Reproduce the records below word for word, leaving out the pictures.

__________________________________________________

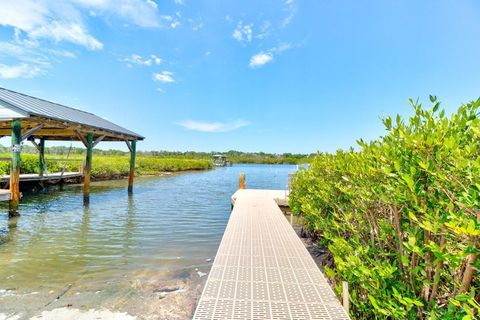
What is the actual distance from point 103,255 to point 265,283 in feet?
14.2

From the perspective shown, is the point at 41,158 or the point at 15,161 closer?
the point at 15,161

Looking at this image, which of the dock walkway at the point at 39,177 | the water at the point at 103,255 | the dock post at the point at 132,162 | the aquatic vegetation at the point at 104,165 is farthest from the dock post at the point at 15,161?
the dock post at the point at 132,162

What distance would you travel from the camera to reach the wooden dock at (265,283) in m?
2.75

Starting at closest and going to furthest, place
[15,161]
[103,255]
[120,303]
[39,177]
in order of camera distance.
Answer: [120,303] < [103,255] < [15,161] < [39,177]

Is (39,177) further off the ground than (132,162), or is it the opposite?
(132,162)

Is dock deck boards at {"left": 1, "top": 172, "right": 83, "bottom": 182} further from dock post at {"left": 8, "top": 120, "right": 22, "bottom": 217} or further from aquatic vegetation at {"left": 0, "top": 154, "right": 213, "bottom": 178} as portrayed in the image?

__________________________________________________

- **ANSWER TO THE TASK**:
What is the actual distance from point 103,255 to point 265,283 in feet?
14.2

From the perspective shown, is the point at 41,158 or the point at 15,161 closer?
the point at 15,161

Looking at this image, which of the dock walkway at the point at 39,177 | the water at the point at 103,255 | the dock post at the point at 132,162 | the aquatic vegetation at the point at 104,165 is farthest from the dock post at the point at 15,161?
the dock post at the point at 132,162

What distance would you travel from the camera to reach the wooden dock at (265,283) in m?
2.75

Starting at closest and going to furthest, place
[15,161]
[103,255]
[120,303]
[39,177]
in order of camera distance.
Answer: [120,303] < [103,255] < [15,161] < [39,177]

Is (39,177) further off the ground than (132,162), or is it the opposite?
(132,162)

Is dock deck boards at {"left": 1, "top": 172, "right": 83, "bottom": 182} further from dock post at {"left": 8, "top": 120, "right": 22, "bottom": 217} or further from aquatic vegetation at {"left": 0, "top": 154, "right": 213, "bottom": 178} as portrayed in the image?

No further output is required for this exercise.